Macro Risk Checks Which Hedges Actually Work, Which Are Duds
(Bloomberg) -- Investors looking to protect against a potential downturn will want to ensure they have a robust hedging strategy -- though that’s sometimes easier said than done.
“Every drawdown is unique in nature,” according to derivatives and quantitative strategist Maxwell Grinacoff of Macro Risk Advisors in a note Thursday. “Often times in hindsight, what we believed to be a good hedge turned out to be a dud.”
The December 2018 plunge was “arguably liquidity-driven” and equity index protection far outperformed volatility hedges like the Cboe Volatility Index and iPath Series B S&P 500 VIX Short-Term Futures ETN, Grinacoff wrote. The opposite was true in the “Volpocalypse” of February 2018. During the “Taper Tantrum” in mid-2013, credit hedges like the iShares iBoxx High Yield Corporate Bond ETF vastly eclipsed “equity/volatility counterparts” as credit spreads widened and interest rates soared in tandem, he said.

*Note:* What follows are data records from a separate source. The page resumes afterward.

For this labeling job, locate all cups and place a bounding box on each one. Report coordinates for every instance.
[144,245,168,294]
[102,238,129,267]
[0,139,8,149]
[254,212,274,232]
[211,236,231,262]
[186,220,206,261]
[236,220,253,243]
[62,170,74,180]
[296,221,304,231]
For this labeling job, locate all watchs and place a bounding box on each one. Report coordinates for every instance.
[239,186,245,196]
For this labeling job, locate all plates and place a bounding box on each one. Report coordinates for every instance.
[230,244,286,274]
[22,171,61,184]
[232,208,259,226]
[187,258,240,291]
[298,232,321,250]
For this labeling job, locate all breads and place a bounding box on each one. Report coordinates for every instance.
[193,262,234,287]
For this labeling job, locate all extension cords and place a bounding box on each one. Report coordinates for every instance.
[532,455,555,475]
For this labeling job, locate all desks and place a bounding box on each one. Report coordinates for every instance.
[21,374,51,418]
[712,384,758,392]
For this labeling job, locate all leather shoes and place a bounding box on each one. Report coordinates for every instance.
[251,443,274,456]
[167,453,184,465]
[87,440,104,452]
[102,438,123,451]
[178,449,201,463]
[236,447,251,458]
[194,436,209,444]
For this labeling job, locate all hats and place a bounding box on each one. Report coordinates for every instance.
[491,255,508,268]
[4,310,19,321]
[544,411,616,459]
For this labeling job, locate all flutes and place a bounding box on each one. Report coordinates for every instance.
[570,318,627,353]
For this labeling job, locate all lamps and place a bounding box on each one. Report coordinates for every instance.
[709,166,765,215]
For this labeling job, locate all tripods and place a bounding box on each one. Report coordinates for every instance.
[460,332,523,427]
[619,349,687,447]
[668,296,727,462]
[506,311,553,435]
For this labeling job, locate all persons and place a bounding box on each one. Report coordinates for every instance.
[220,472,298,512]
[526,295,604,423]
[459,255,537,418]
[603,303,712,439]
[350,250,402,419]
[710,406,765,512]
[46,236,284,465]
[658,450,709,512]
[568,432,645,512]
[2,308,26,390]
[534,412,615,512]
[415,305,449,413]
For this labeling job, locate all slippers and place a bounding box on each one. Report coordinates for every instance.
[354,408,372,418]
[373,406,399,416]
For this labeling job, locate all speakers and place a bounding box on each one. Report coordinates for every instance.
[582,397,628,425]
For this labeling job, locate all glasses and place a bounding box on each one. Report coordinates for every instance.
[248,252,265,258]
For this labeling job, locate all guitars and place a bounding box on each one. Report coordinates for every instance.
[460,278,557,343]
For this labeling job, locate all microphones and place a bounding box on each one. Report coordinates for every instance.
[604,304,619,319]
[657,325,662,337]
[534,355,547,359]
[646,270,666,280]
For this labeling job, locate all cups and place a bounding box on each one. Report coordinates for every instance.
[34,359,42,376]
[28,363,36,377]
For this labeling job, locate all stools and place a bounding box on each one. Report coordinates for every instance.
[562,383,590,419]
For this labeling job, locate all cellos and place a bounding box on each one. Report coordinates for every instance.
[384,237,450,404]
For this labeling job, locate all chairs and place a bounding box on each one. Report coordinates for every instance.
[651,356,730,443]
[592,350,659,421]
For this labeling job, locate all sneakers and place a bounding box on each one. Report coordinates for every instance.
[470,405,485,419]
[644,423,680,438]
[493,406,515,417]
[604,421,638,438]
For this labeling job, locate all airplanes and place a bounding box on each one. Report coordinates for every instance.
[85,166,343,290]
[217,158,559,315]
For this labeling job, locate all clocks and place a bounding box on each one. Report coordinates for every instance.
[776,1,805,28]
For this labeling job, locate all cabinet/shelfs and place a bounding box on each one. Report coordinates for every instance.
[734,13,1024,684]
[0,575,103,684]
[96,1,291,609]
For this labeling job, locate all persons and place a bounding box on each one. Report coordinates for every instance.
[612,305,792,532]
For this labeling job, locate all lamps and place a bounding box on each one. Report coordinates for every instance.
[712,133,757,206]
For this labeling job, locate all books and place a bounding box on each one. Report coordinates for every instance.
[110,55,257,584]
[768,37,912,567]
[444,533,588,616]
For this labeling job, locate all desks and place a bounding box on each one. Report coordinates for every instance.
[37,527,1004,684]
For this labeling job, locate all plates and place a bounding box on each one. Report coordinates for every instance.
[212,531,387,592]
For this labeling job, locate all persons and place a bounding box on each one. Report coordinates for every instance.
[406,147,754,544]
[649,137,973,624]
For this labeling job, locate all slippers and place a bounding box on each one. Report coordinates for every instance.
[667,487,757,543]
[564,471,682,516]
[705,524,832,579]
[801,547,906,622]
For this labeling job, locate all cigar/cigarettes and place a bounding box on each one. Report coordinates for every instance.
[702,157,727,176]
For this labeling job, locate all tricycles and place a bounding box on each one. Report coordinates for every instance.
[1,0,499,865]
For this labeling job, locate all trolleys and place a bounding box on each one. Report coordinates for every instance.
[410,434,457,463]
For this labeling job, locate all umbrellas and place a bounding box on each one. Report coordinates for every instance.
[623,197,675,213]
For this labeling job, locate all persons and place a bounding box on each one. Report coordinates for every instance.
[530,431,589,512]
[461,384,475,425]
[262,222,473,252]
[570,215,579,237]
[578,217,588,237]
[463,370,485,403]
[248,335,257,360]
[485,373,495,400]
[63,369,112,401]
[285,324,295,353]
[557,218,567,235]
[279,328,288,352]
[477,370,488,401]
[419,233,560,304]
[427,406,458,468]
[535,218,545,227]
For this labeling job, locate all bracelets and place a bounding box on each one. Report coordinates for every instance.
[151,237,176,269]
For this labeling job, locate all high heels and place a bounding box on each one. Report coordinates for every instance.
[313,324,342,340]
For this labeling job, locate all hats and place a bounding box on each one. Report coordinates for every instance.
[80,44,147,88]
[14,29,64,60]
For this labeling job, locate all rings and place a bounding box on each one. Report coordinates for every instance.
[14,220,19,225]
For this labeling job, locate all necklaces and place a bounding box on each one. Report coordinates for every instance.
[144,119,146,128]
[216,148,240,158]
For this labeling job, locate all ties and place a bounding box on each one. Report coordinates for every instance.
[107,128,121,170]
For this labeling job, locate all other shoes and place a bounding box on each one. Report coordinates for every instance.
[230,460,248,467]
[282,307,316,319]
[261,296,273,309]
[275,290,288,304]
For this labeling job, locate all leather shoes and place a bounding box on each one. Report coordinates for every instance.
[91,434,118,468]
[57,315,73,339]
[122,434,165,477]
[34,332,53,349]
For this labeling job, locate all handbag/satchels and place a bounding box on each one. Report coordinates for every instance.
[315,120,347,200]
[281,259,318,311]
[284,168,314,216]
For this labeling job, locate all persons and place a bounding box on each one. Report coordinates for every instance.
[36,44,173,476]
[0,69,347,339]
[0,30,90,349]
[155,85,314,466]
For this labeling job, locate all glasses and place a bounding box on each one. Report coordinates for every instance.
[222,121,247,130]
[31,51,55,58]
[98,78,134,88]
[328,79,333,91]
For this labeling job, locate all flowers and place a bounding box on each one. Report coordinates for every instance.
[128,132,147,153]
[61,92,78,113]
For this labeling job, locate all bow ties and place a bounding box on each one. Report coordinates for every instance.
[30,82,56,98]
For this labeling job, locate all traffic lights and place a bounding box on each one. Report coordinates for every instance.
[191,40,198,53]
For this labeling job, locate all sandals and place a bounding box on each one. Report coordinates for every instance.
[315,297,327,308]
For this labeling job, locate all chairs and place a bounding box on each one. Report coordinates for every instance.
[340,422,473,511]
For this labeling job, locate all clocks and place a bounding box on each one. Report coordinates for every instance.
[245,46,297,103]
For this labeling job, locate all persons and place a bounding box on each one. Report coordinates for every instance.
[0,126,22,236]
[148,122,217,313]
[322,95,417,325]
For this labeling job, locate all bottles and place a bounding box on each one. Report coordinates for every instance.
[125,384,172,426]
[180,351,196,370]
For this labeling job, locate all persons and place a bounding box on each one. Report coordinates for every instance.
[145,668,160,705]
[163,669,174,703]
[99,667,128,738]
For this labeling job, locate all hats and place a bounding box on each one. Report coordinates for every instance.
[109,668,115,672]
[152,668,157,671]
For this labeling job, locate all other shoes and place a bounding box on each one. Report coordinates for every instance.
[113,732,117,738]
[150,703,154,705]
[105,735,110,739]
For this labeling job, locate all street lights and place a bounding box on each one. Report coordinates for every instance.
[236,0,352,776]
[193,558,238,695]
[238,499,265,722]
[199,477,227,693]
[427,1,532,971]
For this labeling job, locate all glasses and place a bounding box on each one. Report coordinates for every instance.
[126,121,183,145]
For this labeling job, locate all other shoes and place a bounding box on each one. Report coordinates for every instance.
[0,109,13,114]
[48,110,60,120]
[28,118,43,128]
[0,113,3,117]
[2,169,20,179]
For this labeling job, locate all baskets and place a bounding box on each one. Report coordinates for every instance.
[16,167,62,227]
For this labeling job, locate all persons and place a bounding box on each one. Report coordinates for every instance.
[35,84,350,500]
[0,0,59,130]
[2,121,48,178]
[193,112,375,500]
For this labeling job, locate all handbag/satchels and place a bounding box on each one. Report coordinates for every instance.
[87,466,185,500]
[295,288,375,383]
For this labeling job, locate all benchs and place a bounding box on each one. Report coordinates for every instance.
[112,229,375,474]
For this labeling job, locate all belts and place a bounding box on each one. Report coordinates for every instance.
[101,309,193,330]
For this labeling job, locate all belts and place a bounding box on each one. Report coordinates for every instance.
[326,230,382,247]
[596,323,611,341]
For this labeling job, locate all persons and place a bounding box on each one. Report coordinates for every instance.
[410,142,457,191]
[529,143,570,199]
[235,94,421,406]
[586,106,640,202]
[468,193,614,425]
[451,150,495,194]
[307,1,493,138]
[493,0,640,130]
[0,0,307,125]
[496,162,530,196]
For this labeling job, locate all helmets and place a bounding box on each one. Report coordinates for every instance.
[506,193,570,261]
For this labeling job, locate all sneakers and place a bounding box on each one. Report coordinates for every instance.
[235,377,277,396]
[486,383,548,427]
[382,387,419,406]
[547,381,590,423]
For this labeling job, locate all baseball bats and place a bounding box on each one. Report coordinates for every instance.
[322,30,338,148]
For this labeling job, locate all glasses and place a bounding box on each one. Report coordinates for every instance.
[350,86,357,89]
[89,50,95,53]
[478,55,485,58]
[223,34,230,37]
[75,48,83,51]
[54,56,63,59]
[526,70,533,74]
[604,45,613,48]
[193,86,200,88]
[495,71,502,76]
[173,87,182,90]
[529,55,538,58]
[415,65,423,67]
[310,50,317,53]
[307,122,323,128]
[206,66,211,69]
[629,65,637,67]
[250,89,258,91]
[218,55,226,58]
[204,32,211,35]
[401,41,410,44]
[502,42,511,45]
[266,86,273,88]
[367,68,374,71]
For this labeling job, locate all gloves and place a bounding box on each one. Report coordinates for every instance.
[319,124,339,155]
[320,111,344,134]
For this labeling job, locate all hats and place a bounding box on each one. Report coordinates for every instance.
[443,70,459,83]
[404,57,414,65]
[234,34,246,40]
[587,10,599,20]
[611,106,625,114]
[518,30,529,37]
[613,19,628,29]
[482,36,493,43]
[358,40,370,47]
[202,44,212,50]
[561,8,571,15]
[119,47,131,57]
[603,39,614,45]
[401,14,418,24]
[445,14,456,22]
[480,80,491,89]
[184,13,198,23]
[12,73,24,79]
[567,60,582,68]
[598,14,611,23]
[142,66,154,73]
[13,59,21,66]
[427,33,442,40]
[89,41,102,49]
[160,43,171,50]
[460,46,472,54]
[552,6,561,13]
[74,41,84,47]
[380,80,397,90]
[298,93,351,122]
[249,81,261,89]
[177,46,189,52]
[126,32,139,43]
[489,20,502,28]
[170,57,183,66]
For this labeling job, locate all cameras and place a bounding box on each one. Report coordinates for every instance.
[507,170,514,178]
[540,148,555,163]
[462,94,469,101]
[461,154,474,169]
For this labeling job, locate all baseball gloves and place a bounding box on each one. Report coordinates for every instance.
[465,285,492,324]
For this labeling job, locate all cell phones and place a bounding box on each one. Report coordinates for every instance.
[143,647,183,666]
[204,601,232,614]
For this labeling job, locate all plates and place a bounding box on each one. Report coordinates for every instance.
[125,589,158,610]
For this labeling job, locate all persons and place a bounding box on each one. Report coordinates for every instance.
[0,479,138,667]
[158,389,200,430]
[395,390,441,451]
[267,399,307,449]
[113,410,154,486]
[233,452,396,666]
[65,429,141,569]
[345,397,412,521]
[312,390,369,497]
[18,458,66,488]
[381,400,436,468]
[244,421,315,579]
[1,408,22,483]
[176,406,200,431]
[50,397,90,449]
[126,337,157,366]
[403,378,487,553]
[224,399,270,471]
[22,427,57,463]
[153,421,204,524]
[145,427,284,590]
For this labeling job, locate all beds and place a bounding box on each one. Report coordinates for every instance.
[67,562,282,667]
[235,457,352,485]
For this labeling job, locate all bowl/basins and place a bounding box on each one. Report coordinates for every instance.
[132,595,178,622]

Looking at how different assets functioned as hedges during market downturns over the past six years, Grinacoff showed that put options on the United States Oil Fund LP, iShares China Large-Cap ETF and Invesco QQQ Trust Series 1 have had good sensitivity to drops in the S&P 500 on average. Call options on the iShares 20+ Year Treasury Bond ETF and SPDR Gold Shares fund have started to work only this year, he said.
The performance of HYG puts in the analysis is “underwhelming,” but Grinacoff still recommends adding it to portfolios as “many feel the credit complex seems vulnerable.”
“Looking forward, we prefer a blended approach to hedging across assets that may have the most sensitivity to a risk-off, regardless of the genesis,” Grinacoff said.